I purchased it knowing that there would be some good advice as I had already read the book: Don't Sweat the Small Stuff, It's all Small Stuff (a gift from mom).
I remember some of the reasons for the purchase. One of the reasons had to do with the constant bickering between me and Victor and the constant irritation with one another. This is not the way married couples should behave.
In the first chapter: Mostly, Be Pals the authors share the following:
"When you are good friends first... everything seems to take care of itself. Pals support one another. They are patient and kind, and make allowances for each other's imperfections. Friends are excellent communicators, and usually very good listeners. While they can also be serious, when appropriate, pals also find it easy to have fun, and to laugh. They stay connected, sharing in the good times and being there for each other during the diffcult times."
I immediately thought of mom and dad. They have often shared with their children that their best friend is each other. And they do spend time with one another and share in activities that they each enjoy.
I also remembered the "courtship" periods before the "honeymoon" and how we treated each other. We were patient with one another; we shared willing with one another; we were kind toward one another. At what point in our relationships do we forget to be friends first? When did the bad habits of neglect; sarcasm; jealousy and impatience creep in and become acceptable?
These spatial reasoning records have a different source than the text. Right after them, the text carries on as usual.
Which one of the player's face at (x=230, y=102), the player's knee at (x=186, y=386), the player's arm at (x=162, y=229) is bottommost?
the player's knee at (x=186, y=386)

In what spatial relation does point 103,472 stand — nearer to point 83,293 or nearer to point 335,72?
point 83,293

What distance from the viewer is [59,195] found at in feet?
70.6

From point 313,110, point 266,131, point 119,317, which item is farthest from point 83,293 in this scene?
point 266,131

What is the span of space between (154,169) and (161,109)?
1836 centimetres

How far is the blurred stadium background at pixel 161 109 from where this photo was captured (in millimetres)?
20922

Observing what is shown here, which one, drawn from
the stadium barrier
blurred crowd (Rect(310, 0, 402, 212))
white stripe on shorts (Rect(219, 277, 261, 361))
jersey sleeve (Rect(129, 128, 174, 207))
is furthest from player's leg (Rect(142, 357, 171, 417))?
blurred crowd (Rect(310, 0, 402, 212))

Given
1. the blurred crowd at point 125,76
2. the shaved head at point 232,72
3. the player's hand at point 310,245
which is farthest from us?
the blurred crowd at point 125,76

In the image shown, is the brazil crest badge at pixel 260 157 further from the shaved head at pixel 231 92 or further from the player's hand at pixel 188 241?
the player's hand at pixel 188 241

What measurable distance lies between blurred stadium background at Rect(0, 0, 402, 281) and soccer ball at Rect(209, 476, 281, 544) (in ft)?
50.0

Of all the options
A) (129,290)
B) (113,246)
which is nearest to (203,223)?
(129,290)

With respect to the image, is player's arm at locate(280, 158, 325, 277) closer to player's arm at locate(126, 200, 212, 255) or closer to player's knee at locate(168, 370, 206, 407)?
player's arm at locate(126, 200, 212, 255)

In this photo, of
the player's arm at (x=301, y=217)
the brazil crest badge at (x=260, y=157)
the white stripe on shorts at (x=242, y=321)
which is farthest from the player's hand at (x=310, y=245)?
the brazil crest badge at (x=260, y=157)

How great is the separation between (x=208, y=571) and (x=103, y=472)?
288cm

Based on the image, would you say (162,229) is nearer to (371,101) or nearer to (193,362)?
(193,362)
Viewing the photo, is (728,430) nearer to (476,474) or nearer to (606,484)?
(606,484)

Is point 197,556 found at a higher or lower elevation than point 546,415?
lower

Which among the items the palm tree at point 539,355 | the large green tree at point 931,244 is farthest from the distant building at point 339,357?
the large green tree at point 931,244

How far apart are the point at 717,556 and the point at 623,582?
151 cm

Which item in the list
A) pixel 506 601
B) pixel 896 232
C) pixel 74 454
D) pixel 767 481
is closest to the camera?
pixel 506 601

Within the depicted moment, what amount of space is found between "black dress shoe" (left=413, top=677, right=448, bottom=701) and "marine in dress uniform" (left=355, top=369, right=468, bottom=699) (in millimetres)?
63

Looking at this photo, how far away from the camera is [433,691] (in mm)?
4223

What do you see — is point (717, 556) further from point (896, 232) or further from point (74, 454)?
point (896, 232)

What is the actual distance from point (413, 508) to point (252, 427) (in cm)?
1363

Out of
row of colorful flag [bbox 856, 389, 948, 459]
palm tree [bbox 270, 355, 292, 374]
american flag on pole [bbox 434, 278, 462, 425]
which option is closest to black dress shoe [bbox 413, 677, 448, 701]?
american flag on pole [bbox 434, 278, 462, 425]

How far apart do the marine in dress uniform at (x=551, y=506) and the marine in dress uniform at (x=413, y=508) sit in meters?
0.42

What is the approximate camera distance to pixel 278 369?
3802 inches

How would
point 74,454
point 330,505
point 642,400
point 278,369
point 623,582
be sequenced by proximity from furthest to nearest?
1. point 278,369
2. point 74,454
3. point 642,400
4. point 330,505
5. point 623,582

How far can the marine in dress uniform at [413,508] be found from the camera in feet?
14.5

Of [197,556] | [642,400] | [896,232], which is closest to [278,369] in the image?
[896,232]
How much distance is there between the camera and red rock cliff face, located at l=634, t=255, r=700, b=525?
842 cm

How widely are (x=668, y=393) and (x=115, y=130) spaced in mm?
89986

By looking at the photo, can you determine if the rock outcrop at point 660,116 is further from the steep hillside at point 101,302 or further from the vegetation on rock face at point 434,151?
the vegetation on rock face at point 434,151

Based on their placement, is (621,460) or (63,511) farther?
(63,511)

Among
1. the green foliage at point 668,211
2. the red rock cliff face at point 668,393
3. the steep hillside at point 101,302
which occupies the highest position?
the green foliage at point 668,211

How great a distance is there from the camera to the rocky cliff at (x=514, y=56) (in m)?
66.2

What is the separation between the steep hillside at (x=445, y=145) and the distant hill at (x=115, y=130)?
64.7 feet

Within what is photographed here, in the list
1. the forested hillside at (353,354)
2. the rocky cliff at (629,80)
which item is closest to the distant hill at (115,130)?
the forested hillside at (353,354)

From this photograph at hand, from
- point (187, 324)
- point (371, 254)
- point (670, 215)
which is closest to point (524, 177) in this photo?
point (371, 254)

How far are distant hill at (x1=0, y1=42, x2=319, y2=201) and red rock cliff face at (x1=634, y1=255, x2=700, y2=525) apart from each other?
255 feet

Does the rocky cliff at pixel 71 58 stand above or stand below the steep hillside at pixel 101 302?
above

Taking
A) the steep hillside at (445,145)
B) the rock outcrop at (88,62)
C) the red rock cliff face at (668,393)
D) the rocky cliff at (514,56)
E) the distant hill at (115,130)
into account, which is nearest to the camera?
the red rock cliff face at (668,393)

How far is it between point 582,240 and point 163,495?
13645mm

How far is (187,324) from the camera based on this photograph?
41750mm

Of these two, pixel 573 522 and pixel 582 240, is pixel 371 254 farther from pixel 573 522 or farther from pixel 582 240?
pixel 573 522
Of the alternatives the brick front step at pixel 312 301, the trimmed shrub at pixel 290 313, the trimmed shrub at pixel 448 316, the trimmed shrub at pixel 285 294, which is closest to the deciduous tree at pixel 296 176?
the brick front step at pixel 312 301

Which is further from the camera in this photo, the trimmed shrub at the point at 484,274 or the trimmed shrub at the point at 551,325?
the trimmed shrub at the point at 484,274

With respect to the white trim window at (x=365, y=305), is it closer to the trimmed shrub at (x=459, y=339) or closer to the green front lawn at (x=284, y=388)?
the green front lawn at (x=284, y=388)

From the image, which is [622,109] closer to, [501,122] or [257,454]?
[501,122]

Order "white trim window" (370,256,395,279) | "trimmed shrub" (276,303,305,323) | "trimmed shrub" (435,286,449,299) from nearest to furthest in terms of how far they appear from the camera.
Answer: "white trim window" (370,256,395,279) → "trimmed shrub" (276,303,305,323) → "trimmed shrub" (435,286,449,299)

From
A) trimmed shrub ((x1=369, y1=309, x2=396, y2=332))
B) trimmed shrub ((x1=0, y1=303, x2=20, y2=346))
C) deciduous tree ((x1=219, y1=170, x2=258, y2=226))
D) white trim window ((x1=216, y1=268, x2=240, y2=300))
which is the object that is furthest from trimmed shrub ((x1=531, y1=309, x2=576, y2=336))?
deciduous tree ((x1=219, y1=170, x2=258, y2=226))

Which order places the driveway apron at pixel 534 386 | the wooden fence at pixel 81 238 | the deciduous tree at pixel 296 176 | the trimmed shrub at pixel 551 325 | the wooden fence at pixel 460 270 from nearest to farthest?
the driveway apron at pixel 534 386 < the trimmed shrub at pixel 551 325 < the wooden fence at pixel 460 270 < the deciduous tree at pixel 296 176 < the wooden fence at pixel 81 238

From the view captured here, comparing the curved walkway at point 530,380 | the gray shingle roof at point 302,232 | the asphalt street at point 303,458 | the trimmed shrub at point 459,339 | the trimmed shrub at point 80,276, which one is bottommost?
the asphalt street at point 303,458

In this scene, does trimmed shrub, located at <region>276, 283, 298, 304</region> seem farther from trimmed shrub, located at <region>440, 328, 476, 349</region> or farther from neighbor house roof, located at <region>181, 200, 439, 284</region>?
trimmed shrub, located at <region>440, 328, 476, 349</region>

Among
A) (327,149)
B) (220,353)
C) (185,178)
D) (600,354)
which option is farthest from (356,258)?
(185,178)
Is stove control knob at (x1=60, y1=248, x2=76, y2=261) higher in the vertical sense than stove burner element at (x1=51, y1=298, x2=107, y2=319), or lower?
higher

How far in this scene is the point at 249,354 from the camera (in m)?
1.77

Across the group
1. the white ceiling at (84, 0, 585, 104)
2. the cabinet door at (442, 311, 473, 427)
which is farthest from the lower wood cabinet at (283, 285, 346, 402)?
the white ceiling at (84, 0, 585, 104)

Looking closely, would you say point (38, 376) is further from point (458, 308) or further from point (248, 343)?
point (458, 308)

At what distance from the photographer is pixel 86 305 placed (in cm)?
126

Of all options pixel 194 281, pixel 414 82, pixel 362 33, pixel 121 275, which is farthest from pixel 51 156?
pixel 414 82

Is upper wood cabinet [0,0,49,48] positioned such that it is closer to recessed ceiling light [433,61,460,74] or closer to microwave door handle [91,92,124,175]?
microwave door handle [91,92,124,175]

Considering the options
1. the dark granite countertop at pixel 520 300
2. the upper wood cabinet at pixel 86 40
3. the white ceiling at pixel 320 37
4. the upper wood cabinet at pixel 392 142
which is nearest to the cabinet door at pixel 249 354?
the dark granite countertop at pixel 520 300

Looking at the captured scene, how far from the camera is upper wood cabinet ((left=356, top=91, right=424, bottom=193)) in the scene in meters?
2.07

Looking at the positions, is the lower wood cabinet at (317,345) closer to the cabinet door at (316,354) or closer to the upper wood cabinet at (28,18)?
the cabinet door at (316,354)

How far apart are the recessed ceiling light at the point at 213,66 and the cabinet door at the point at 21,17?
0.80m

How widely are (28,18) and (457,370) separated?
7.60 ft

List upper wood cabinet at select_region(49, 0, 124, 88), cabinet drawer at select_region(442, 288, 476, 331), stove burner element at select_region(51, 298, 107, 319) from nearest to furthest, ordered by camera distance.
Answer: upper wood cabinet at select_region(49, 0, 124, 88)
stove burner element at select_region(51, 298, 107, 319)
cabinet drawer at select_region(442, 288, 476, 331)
I can't remember the moments in the past that almost created a rift between me and Victor, but I do remember the turning points and where my relatioship with him became important. Almost losing Victor; the long days and sleepless nights while he was hospitalized gave me lots of opportunity to reflect and assess what I wanted most. I wanted Victor and I wanted to live a happy life with him. I wanted him to know that I love him and that I would do anything for him.
"...being really good friends is a gift, and a goal worth pursuing. When you are good pals, you somehow find a way to meet in the middle, and to share in each other's dreams without feeling like you're sacrificing a thing."